### TASK STATEMENT
Copy all of the records below word for word, leaving out the pictures.

BEGIN SUPPLIED INFORMATION

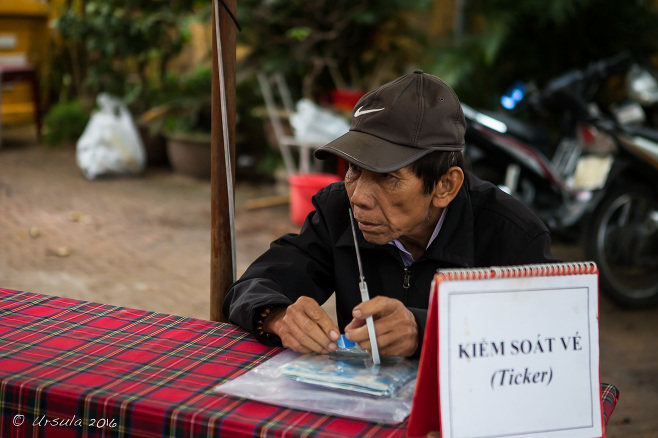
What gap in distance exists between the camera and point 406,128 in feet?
5.45

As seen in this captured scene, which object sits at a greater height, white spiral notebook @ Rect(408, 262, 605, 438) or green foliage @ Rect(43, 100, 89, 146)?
white spiral notebook @ Rect(408, 262, 605, 438)

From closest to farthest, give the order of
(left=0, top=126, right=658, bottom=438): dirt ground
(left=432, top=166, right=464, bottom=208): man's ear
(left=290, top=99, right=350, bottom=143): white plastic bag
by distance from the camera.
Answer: (left=432, top=166, right=464, bottom=208): man's ear → (left=0, top=126, right=658, bottom=438): dirt ground → (left=290, top=99, right=350, bottom=143): white plastic bag

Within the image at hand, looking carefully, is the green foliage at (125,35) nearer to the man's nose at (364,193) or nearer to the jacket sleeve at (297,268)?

END SUPPLIED INFORMATION

### OUTPUT FOR THIS TASK
What gap in distance exists between the camera and point 406,128 in feet?
5.45

As seen in this captured scene, which object sits at a greater height, white spiral notebook @ Rect(408, 262, 605, 438) or green foliage @ Rect(43, 100, 89, 146)?
white spiral notebook @ Rect(408, 262, 605, 438)

From closest to farthest, give the order of
(left=0, top=126, right=658, bottom=438): dirt ground
(left=432, top=166, right=464, bottom=208): man's ear
(left=290, top=99, right=350, bottom=143): white plastic bag
by distance from the camera.
Answer: (left=432, top=166, right=464, bottom=208): man's ear → (left=0, top=126, right=658, bottom=438): dirt ground → (left=290, top=99, right=350, bottom=143): white plastic bag

Within the image at hand, looking carefully, is the green foliage at (125,35) nearer to the man's nose at (364,193) or nearer to the jacket sleeve at (297,268)?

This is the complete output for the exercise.